=== Source document ===

Every CEO needs to assume a new persona - Wartime CEO – to navigate through these volatile markets.

 

In contrast to the boom times of 2021, when a CEO could focus on big visions and company culture, in wartime, you are fighting for survival. Funding rounds take longer, valuations are down, and sales cycles are slower, putting immense pressure on runways and nerves. In the face of this existential threat to your companies, founders have to adapt quickly.

 

I am fortunate to know several wartime CEOs who have battled through challenges and come out on the other side standing strong.

 

Didi Gurfinkel, the CEO and founder of Datarails, is a classic example. Their financial planning and analysis platform is now growing rapidly across more than 600 customers with annual revenue tripling and a valuation of nearly half a billion dollars. This success was in no way a foregone conclusion.

 

In fact, according to Yanai Oron, Managing Partner at Vertex, Datarails was long considered the ‘black sheep of the portfolio’. Founded in 2015, Datarails only found its target audience in mid-2019, after years of searching for product-market fit. At one point, they were down to only 10 employees after having to cut most of the team.

 

But as a Wartime CEO, Didi found a way to steer the ship, realizing that his survival depended on finding a way to reframe their product to find and attract to a larger audience.

 

Another Wartime CEO is Lior Akavia, co-founder of Seebo. Founded in 2012, Seebo started with an IoT development platform targeting consumer product manufacturers, like manufacturers of toys, sports accessories, and home appliances. Through a series of hard pivots over the course of a decade, Akavia took the company all the way to a successful exit.

 

Although different wars, both Didi and Lior successfully led their companies through numerous battles. Founders can take a few lessons from their experience and apply them today.

 

The first principle is flexibility.

 

“Everyone has a plan until they get punched in the face,” said Mike Tyson. While it is natural to become attached to the product you have poured your heart and soul into, it is vital to embrace flexibility and be open to change during a crisis.

 

For Didi, this meant taking ego out of the equation, which allowed him and his team to learn quickly from their mistakes and find the right message for their end customers. Rather than selling to large companies as a regulatory compliance solution, Datarails started selling to SMEs.

 

Once they packaged the product differently and found the right audience, the trajectory of their company took off.

 

For Seebo, Lior explained that while their IoT platform sounded good on paper, the target market didn’t take off. The company passed $1M in ARR with 30 paying clients, but Lior recognized that the demand for connected products from end consumers was not not growing as expected. As a result, he initiated a massive product pivot, including terminating all agreements with clients, major downsizing of the team, and basically taking the company back to pre-seed stage. This bold decision paid off when Seebo found success in AI-based process optimization, using industrial IoT data. In 2020 the company started to see exponential growth and was acquired in 2022 by Augury for over $100M, 4 years after their pivot.

=== Data for analysis ===

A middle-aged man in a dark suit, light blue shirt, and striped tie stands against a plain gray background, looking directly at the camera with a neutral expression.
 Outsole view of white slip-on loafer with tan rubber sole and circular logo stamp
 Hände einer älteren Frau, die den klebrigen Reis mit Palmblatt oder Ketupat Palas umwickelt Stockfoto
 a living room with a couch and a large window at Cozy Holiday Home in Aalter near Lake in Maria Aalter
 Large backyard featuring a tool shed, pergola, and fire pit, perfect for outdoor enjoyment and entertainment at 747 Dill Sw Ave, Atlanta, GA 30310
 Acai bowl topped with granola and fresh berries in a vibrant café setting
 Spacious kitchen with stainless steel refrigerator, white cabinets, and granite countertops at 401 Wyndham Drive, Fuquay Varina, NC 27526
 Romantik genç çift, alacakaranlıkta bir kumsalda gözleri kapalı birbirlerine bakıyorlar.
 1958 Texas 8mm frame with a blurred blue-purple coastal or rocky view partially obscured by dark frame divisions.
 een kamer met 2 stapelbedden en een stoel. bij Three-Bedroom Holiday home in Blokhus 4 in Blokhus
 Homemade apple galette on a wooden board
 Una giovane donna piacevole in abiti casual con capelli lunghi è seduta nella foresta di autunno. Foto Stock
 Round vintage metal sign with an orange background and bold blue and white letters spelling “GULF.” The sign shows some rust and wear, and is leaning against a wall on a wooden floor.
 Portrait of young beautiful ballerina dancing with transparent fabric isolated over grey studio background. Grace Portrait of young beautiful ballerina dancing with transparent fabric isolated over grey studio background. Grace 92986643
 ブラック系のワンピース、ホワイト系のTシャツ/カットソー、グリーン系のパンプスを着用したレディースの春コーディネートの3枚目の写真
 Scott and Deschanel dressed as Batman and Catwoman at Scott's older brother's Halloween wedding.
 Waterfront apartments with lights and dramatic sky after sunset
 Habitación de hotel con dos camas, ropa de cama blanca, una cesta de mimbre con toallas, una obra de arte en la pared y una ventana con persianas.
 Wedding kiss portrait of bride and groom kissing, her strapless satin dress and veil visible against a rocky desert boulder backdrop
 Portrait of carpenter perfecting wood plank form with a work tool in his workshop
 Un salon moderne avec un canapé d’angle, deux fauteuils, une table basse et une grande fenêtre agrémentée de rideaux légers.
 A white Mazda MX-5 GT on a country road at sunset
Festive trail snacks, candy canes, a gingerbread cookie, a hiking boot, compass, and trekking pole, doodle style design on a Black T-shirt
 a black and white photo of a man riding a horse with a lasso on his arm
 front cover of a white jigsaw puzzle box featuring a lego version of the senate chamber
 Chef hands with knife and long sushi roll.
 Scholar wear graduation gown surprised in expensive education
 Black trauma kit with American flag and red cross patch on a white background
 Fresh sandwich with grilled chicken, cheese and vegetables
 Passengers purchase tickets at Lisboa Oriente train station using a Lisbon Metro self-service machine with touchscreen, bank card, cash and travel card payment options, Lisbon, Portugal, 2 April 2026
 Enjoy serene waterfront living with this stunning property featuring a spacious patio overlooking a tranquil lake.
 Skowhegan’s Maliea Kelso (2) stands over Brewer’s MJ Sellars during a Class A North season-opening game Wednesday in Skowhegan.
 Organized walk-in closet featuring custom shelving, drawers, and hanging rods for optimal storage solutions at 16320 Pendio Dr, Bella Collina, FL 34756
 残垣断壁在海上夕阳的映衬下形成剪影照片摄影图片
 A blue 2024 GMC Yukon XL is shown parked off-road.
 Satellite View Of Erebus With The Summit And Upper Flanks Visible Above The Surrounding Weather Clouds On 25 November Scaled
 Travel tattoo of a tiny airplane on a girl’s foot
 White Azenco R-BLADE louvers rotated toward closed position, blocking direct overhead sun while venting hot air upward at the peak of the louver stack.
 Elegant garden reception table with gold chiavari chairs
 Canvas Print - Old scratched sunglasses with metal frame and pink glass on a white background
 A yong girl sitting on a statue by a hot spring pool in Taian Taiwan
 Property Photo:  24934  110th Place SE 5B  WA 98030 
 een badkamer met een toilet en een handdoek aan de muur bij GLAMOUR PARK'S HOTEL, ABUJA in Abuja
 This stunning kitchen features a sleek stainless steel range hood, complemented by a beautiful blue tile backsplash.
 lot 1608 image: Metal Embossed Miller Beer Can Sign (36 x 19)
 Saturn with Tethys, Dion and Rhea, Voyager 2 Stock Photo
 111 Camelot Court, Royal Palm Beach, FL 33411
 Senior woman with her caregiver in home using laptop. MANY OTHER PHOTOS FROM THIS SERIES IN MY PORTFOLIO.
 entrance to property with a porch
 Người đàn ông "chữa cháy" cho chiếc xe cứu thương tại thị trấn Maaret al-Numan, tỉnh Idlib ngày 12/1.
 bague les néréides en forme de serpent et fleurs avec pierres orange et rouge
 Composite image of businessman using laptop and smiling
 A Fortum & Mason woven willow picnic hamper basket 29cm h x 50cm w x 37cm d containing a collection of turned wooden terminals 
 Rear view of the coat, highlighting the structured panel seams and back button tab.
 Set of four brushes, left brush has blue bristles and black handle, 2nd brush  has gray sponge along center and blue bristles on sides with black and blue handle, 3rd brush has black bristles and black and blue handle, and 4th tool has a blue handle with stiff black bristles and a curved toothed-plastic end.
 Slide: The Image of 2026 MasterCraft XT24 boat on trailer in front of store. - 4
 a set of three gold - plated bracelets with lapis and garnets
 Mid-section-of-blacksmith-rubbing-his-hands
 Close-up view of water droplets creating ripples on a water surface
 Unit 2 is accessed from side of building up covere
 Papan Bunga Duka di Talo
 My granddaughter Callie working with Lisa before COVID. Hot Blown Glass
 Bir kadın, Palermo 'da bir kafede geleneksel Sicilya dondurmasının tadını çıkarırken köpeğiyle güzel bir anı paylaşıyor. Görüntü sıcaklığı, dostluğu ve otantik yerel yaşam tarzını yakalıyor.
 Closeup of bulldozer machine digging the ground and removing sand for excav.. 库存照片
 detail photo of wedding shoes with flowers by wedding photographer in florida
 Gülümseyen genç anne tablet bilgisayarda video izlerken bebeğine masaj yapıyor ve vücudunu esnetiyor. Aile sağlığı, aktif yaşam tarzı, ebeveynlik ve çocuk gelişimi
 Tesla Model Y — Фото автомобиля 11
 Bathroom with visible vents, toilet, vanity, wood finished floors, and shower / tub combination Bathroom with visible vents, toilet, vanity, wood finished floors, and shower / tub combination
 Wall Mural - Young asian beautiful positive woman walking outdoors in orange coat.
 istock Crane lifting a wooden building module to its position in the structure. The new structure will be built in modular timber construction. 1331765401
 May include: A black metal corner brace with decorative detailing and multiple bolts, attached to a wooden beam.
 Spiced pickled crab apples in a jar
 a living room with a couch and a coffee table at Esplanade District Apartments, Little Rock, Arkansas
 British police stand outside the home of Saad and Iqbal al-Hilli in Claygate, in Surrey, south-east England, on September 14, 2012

===

### Required work
Answer these questions from the article on wartime CEOs:
(a) In what year was Datarails founded?
(b) How many employees did Datarails have at its lowest point?
(c) Which company acquired Seebo in 2022?
The lines above are separate material and are not part of the article on wartime CEOs.

### Answer below
(a) 2015
(b) 10
(c) Augury